Page last updated at 10:54 GMT, Friday, 21 November 2008

The battle against bogus e-mails

Frieda Springer Beck
Frieda Springer Beck was conned out of around US$300,000

Spammers must send out around 12.5 million unsolicited e-mail messages before someone takes the bait and responds, according to research by the University of California, Berkeley.

David Reid finds out that despite many inboxes filling up with bulk messages, the profit margins of malicious spammers are rather vulnerable.

Any threat to their operation can erode away their profits, with 350 million junk e-mails a month earning just over $100 (£68) a day for those behind them.

"Fight for rights"

Microsoft is co-ordinating the latest attack on spammers by bringing together a coalition of companies, including Western Union and the African Development Bank, to fight lottery scams.

**ASSIGNED TASK 1**
What does the article on bogus e-mails say about each of the following?
(a) How many unsolicited e-mail messages must spammers send before someone responds?
(b) About how much money was Frieda Springer Beck conned out of?
(c) Which two organizations are named as part of Microsoft's coalition?
**ASSIGNED TASK 2**
Can you give the article on bogus e-mails again from "The battle against" to "those behind them.", swapping in "mass mailings" wherever "bulk messages" appears?
**ASSIGNED TASK 3**
Could you carry on the article on bogus e-mails, starting after its last sentence, the one about Microsoft's coalition against lottery scams?

**RECORD EXTRACTS**

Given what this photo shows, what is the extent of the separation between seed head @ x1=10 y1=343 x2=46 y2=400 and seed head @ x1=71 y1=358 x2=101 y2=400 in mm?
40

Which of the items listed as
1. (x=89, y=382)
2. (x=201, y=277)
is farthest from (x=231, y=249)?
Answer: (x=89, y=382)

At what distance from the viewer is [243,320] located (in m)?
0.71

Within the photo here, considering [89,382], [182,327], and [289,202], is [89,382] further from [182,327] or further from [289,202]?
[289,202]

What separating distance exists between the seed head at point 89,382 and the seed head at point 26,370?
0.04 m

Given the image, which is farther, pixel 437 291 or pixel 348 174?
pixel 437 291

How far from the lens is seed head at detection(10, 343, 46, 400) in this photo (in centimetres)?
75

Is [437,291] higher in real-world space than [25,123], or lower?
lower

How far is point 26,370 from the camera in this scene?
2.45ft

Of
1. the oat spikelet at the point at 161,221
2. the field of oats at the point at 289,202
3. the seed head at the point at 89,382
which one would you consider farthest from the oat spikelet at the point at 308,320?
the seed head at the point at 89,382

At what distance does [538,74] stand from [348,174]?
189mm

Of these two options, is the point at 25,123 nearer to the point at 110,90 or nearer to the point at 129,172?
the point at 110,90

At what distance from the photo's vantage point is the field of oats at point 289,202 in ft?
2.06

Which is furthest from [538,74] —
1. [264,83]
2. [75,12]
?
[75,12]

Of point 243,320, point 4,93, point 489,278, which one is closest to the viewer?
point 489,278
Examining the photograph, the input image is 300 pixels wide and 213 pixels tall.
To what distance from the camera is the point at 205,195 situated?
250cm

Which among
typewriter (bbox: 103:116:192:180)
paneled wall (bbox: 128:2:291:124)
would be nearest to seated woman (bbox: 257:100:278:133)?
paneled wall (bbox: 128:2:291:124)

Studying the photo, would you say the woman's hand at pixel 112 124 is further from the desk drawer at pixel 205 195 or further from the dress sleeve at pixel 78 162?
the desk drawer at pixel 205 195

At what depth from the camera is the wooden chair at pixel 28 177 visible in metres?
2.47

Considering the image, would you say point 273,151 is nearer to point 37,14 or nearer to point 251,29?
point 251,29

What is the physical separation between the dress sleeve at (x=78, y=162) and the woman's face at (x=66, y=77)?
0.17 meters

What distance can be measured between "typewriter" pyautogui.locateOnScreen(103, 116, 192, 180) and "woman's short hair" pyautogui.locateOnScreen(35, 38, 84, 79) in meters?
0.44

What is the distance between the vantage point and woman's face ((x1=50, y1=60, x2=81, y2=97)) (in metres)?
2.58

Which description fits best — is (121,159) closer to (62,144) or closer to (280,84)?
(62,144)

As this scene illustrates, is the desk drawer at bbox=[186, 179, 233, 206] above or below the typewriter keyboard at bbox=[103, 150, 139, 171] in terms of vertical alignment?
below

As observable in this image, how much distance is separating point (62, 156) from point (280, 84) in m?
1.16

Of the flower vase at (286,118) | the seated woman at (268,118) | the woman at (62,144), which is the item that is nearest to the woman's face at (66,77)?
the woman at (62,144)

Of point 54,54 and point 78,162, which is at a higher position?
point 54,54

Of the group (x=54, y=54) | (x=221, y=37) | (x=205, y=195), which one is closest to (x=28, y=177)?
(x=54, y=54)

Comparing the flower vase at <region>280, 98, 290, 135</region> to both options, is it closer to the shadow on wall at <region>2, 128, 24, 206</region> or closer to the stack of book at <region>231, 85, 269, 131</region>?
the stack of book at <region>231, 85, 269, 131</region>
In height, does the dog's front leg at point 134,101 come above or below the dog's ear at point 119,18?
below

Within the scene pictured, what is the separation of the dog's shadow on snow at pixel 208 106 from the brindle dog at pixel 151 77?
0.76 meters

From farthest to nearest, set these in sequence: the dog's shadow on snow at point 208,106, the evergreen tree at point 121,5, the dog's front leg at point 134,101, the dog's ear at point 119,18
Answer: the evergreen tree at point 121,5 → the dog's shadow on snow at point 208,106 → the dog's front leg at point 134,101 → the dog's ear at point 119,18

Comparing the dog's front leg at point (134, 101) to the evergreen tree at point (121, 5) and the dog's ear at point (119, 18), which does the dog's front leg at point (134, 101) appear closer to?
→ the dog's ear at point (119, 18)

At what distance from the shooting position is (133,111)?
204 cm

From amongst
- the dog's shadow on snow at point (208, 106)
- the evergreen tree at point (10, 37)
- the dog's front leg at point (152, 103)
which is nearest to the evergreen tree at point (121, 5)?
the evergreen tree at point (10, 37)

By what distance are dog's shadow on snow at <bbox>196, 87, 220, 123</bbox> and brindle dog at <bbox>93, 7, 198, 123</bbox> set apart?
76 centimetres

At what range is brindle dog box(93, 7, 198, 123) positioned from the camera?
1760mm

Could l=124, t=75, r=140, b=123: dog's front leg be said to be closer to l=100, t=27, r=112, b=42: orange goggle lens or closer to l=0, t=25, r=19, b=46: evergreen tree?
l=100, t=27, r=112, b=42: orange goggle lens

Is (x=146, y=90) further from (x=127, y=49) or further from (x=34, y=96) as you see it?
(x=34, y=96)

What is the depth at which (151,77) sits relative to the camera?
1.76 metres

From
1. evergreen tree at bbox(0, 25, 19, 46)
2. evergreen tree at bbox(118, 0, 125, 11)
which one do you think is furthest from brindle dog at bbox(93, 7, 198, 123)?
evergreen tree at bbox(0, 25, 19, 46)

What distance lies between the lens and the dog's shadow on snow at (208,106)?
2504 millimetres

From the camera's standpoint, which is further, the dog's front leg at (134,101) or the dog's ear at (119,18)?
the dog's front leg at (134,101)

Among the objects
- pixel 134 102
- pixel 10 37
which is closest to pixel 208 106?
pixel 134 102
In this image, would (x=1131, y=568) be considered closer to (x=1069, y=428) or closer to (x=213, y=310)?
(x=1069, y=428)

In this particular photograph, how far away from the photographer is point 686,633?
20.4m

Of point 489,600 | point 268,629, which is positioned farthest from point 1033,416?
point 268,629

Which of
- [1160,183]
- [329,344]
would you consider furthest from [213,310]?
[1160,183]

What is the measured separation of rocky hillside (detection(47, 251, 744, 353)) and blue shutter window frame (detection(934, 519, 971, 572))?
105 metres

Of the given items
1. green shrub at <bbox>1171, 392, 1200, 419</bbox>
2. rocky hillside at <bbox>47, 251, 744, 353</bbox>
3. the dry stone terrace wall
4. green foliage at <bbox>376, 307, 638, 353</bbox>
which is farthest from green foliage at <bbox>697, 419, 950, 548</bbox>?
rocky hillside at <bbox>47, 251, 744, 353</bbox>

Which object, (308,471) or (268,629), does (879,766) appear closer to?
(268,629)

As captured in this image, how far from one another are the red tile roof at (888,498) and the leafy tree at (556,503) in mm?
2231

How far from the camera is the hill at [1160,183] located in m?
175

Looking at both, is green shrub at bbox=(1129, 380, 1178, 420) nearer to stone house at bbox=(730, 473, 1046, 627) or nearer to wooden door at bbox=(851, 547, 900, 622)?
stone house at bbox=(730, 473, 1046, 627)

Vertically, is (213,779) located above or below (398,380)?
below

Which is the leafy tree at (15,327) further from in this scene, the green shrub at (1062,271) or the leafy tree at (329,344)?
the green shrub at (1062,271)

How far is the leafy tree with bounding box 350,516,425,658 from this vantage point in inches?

**EXERCISE RESPONSE 1**
(a) Around 12.5 million.
(b) Around US$300,000.
(c) Western Union and the African Development Bank.

**EXERCISE RESPONSE 2**
The battle against bogus e-mails

Frieda Springer Beck
Frieda Springer Beck was conned out of around US$300,000

Spammers must send out around 12.5 million unsolicited e-mail messages before someone takes the bait and responds, according to research by the University of California, Berkeley.

David Reid finds out that despite many inboxes filling up with mass mailings, the profit margins of malicious spammers are rather vulnerable.

Any threat to their operation can erode away their profits, with 350 million junk e-mails a month earning just over $100 (£68) a day for those behind them.

**EXERCISE RESPONSE 3**
"Lottery scams in particular are e-mails or spam e-mails that tell you that you've won the lottery, and here's this huge amount of money and all you need to do is to pay these taxes up front or something like that in order to get your winnings," said Tim Cranton, the associate general counsel for Microsoft.

However, this type of scam predates the internet - one early victim was Frieda Springer Beck who lost about $300,000 after being contacted by post.

Teen uses a computer
Younger users are being targeted on social network sites

She was determined to get her money back and urged other victims not to be too embarrassed to report it to the police.

"When I wanted to report my case - at this time it was 1993 - people laughed about me.

"To all the victims I want to appeal: don't stop. If you don't fight for your rights, you give the other side the message that what they are doing - cheating - is the right thing," she said.

Hidden messages

Mr Cranton, who leads Microsoft's worldwide internet safety enforcement programmes, said it was aiming to help victims who came forward.

"What we've actually done is set up over a hundred thousand e-mail accounts that are Microsoft accounts that just collect spam e-mail.

"So if we get a report victim saying, 'You know I was a victim of this type of lottery scam', we can look back through those e-mail accounts that we've collected.

"Then hopefully across the industry law enforcement is then in a position to piece everything together", he told Click at the 6th German Anti-Spam Summit.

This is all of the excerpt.